Not a CIDU; just a map I found fascinating.
iNaturalist is a social network of biologists and fellow travellers. On their app, you can report sightings. I’m using their Seek app, which is an amateur plant identification app but isn’t tied into this database. (It will identify birds and insects if you can get them to stand still and pose well enough.)
The map varies between the banal (bumblebees and milkweed for Illinois) to the inappropriate (the invasive garlic mustard in PA) to the more seriously invasive (spotted lanternflies in NJ).
Unlike my Nextdoor feed, which tends to breathlessly report each siting of a coyote as if we should barricade ourselves inside, coyote is not mentioned on this map.
More info explaining this comic is here.
I know some of my neighbors (this is Illinois) do get excited about milkweed, and have email chains about sharing and redistribution purchased plants (or seeds?) — apparently driven by fondness for the Monarch flutterbyes that like the milkweed.

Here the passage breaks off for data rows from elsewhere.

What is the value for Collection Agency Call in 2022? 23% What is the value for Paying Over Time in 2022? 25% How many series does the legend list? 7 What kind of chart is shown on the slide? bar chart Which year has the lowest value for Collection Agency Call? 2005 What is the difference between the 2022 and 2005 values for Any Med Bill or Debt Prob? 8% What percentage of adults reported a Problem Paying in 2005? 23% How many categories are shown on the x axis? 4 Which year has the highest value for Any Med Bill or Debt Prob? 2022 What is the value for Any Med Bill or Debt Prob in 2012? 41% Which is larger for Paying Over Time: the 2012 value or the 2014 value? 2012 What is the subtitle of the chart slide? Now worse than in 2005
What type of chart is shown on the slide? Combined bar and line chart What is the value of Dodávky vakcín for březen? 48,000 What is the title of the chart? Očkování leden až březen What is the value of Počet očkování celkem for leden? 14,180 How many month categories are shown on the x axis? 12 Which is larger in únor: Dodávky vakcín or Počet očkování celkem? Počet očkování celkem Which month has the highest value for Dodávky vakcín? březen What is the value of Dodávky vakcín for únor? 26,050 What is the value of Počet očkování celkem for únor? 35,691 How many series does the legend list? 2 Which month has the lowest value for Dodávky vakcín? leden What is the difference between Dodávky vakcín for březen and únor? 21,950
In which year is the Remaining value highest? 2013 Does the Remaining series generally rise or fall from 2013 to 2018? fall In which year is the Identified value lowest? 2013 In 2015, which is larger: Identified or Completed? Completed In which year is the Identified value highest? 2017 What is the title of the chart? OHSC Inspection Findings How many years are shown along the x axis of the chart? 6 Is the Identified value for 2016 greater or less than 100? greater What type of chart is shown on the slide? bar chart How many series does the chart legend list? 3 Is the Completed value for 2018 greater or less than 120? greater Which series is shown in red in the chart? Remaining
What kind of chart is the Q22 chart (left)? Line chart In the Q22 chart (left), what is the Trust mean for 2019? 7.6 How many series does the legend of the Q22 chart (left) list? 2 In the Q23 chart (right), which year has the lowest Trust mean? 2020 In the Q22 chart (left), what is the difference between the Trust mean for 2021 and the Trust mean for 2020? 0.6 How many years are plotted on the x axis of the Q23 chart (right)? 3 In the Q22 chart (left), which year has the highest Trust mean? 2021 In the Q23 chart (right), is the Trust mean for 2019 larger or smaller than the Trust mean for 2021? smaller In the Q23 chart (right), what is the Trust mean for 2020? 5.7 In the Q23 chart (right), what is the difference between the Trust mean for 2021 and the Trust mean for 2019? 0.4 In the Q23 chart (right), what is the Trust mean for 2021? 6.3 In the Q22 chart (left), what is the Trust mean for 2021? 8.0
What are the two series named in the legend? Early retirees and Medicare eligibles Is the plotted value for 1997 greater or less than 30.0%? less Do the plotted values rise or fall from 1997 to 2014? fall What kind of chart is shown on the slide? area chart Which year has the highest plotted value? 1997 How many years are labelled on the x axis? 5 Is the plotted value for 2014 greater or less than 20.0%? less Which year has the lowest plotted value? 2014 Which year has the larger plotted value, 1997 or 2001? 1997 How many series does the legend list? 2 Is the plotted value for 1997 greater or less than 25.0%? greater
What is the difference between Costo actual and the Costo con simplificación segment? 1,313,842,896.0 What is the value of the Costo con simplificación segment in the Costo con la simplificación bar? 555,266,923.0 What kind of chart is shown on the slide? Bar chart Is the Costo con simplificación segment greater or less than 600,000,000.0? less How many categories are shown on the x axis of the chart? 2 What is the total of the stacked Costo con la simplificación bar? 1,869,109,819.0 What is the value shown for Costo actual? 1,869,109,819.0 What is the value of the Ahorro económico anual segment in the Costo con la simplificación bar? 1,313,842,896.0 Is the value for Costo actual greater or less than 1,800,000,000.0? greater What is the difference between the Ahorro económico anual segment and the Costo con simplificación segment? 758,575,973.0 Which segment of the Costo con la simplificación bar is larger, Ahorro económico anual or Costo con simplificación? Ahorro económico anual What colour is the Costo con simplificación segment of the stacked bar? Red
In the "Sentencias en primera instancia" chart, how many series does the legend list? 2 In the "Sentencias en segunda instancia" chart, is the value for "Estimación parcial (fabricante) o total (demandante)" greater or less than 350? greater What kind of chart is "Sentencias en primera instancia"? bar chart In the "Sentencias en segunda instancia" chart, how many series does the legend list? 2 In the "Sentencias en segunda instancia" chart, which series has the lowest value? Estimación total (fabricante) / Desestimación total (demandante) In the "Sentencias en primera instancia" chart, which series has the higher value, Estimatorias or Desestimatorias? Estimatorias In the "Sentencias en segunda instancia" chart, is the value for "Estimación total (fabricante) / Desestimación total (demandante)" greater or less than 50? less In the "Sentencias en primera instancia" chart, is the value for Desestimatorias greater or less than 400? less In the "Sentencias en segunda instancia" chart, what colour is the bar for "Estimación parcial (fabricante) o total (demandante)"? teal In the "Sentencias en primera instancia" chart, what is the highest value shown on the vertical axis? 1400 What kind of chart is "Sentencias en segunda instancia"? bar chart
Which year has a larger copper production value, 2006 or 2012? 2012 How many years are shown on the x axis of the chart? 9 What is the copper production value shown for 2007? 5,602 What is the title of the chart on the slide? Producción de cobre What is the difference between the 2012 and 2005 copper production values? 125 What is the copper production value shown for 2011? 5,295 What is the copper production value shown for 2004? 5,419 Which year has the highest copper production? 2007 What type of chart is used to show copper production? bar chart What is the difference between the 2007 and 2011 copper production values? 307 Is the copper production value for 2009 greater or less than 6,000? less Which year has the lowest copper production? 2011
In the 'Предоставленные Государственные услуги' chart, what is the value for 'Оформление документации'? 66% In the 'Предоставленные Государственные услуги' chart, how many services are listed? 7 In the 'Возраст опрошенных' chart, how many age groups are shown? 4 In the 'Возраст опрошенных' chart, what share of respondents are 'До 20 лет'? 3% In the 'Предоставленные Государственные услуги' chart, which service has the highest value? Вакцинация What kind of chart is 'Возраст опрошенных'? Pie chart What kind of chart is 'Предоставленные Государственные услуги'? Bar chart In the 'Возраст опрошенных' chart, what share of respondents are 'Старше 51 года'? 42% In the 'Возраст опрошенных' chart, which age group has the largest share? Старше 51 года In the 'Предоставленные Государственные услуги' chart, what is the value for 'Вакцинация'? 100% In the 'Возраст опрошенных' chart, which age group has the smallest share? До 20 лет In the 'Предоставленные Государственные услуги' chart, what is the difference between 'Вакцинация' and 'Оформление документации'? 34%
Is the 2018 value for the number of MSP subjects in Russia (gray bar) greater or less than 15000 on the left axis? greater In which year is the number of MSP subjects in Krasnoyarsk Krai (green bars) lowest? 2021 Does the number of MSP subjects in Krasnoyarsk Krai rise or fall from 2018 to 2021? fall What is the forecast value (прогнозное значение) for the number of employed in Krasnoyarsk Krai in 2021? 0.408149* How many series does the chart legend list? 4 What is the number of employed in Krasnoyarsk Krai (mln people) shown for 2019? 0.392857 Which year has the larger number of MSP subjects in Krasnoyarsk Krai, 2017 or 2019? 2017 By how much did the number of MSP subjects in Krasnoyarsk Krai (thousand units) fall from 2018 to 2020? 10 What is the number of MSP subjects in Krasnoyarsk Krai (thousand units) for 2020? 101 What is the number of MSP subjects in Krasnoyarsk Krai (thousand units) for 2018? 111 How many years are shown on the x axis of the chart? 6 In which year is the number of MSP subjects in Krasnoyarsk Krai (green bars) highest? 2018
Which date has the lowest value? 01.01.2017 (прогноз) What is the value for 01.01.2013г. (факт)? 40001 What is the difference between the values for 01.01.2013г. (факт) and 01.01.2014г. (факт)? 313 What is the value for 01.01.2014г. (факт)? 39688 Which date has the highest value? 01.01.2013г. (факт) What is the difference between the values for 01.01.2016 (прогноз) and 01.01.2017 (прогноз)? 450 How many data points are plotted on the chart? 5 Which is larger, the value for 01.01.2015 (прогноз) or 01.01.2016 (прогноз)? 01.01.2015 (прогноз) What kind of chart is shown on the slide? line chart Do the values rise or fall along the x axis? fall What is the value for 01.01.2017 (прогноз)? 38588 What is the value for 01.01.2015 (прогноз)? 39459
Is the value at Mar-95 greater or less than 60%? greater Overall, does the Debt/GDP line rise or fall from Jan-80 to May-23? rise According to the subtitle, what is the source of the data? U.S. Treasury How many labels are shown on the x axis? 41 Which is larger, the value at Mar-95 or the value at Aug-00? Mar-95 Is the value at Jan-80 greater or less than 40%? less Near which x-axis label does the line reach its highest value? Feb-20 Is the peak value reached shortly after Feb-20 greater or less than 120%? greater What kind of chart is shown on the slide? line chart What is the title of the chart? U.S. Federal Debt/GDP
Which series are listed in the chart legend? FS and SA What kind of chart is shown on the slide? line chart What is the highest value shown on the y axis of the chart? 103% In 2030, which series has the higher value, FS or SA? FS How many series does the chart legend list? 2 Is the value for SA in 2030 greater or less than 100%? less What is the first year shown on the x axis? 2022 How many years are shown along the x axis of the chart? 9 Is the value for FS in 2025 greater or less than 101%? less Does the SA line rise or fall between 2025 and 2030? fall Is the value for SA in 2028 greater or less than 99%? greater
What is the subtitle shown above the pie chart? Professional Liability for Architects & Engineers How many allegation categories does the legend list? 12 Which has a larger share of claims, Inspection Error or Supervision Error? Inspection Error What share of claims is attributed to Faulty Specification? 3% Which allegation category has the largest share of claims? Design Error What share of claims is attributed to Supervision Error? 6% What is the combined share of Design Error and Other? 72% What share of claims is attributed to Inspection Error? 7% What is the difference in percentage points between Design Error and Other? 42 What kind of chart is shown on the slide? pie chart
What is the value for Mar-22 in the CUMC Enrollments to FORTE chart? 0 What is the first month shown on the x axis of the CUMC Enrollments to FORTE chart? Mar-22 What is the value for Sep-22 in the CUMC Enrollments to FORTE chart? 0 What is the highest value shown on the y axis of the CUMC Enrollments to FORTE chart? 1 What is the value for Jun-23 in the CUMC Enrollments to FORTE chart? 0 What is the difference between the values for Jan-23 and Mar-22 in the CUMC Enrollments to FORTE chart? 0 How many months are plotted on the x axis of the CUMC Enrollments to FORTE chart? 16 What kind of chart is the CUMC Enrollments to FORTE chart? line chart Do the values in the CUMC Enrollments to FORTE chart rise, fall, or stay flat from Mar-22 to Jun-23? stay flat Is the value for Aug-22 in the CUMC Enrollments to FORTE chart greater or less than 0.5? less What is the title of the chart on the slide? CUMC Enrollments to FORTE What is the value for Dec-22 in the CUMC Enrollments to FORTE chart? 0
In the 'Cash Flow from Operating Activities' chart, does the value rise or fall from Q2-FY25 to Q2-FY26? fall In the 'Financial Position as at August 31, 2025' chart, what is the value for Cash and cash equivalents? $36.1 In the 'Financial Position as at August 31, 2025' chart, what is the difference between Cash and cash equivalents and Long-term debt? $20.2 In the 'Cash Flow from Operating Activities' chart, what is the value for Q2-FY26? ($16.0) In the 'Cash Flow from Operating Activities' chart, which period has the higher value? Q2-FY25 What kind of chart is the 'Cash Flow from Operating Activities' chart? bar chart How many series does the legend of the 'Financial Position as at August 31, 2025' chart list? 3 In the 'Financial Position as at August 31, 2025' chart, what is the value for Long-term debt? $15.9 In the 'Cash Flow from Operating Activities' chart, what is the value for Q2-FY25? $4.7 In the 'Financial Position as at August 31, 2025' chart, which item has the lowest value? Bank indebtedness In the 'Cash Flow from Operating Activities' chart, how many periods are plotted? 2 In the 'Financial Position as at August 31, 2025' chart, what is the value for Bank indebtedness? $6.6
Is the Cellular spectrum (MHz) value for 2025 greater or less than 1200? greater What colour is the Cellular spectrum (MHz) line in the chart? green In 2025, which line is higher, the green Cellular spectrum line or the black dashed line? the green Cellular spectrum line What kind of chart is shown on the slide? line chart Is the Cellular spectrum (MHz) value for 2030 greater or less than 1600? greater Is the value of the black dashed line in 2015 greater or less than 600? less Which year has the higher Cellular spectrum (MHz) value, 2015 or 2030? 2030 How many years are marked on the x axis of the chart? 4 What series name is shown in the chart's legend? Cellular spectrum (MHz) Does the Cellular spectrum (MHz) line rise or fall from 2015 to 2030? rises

I saw a coyote walking down the alley a few years ago. I thought it was a dog, called to him and clicked my tongue. He turned his face away and walked a little faster. Then I realized. I followed him for a hundred feet or so, and he turned into a yard, going under the gate.
I was seriouly in awe.
Amur (shrub) honeysuckle in MO. That’s considered invasive and frequently there are attempts to eradicate it from public areas like parks. I will confess that there are some growing at the suburban house, although I did not plant it.
Chak – so the coyote was afraid of you?